::: Provided data

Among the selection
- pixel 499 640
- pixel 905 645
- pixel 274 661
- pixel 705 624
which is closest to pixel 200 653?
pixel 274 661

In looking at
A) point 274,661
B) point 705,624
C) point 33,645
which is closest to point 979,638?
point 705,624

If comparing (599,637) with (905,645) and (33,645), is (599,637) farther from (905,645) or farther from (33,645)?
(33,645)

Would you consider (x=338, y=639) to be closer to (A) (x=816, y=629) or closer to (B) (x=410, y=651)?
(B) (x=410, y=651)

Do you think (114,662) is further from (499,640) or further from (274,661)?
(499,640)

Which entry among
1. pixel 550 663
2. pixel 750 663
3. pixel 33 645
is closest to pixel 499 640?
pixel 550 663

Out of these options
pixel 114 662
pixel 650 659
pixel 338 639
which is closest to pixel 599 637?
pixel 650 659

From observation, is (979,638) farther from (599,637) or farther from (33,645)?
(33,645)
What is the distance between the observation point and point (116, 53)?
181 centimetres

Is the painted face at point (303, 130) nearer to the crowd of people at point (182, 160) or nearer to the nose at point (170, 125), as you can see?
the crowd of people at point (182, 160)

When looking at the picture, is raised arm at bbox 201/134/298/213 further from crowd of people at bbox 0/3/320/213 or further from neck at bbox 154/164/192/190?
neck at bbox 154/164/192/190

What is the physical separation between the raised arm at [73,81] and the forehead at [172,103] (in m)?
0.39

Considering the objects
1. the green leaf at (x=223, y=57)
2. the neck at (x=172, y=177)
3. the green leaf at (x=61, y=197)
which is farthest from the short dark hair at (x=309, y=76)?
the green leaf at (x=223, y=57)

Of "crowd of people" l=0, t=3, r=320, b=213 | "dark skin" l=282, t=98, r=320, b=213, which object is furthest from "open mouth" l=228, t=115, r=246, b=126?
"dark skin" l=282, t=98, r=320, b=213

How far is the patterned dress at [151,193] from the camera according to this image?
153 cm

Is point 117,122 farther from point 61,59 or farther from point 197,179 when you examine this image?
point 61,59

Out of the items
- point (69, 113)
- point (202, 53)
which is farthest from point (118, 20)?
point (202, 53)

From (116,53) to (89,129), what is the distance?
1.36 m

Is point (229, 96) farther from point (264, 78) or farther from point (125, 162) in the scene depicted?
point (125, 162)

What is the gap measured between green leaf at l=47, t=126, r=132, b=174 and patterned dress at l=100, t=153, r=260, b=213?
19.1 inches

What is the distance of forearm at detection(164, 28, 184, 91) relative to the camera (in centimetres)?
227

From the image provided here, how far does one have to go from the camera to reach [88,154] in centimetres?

::::::

● Challenge
Copy out the rows from the line containing "Is point 117,122" through the line containing "19.1 inches", reproducing them without any change.

● Correct answer
Is point 117,122 farther from point 61,59 or farther from point 197,179 when you examine this image?
point 61,59

Out of the items
- point (69, 113)
- point (202, 53)
which is farthest from point (118, 20)?
point (202, 53)

From (116,53) to (89,129), what is the distance?
1.36 m

Is point (229, 96) farther from point (264, 78) or farther from point (125, 162) in the scene depicted?
point (125, 162)

What is the gap measured between green leaf at l=47, t=126, r=132, b=174 and patterned dress at l=100, t=153, r=260, b=213?
19.1 inches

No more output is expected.